João 6 e a transubstanciação - Parte 2
No artigo anterior, escrevi sobre João 6 e a transubstanciação, pois este é o capítulo mais frequentemente utilizado pelos católicos na sua argumentação em favor da transubstanciação dos elementos da Ceia, interpretando de maneira literal as palavras de Cristo, acerca de comer sua carne e beber seu sangue. Neste presente artigo, irei continuar a exegese de João 6 que iniciei no artigo anterior, do ponto onde havia parado, até refutarmos por completo as argumentações católicas acerca deste texto.
Seguindo:
“Com isso os judeus começaram a criticar Jesus, porque dissera: ‘Eu sou o pão que desceu do céu’. E diziam: ‘Este não é Jesus, o filho de José? Não conhecemos seu pai e sua mãe? Como ele pode dizer: ‘Desci do céu’?’” (João 6:41-42)
Os judeus finalmente começaram a entender que Jesus estava dizendo que era o pão da vida. Porém, eles continuavam sem entender em que sentido que Jesus é este “pão”, ou melhor: em que sentido que podemos comer deste pão. Eles eram tão materialistas quanto os católicos são hoje, e acreditavam que, se Cristo era o pão da vida que desceu dos céus, devemos literalmente começar a comer a carne de Cristo, como um ato canibal.
Eles não estavam entendendo que, de acordo com aquilo que vimos até agora, a forma pela qual nós comemos deste pão, que é Cristo, é através da fé, quando cremos em Cristo Jesus (vs. 29, 36 e 40). Portanto, eles pensavam como os católicos: que literalmente comemos Cristo em sua natureza humana e divina. Não entendiam que era pela fé que “comemos o pão da vida”, isto é, que pela fé adquirimos a vida eterna, ao crermos que Jesus é o Cristo, o Filho do Deus vivo.
Seguindo:
“Respondeu Jesus: ‘Parem de fazer-me críticas. Ninguém pode vir a mim, se o Pai, que me enviou, não o atrair; e eu o ressuscitarei no último dia. Está escrito nos Profetas: Todos serão ensinados por Deus. Todos os que ouvem o Pai e dele aprendem vêm a mim. Ninguém viu o Pai, a não ser aquele que vem de Deus; somente ele viu ao Pai.
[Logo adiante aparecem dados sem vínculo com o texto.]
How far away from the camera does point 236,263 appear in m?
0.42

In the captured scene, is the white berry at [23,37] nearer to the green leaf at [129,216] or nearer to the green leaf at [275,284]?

Asseguro-lhes que aquele que crê tem a vida eterna’” (João 6:43-47)
Novamente Jesus emprega a linguagem de “vir a ele”, que é a mesma que ele emprega alguns versos depois, sobre vir a ele para comer a sua carne e beber o seu sangue, que os católicos interpretam de modo literal. Porém, quando Jesus diz aqui sobre “vir a mim”, ele não está falando acerca de comer literalmente a sua carne, mas sim sobre crer nele, para obter a vida eterna e ser ressuscitado dentre os mortos.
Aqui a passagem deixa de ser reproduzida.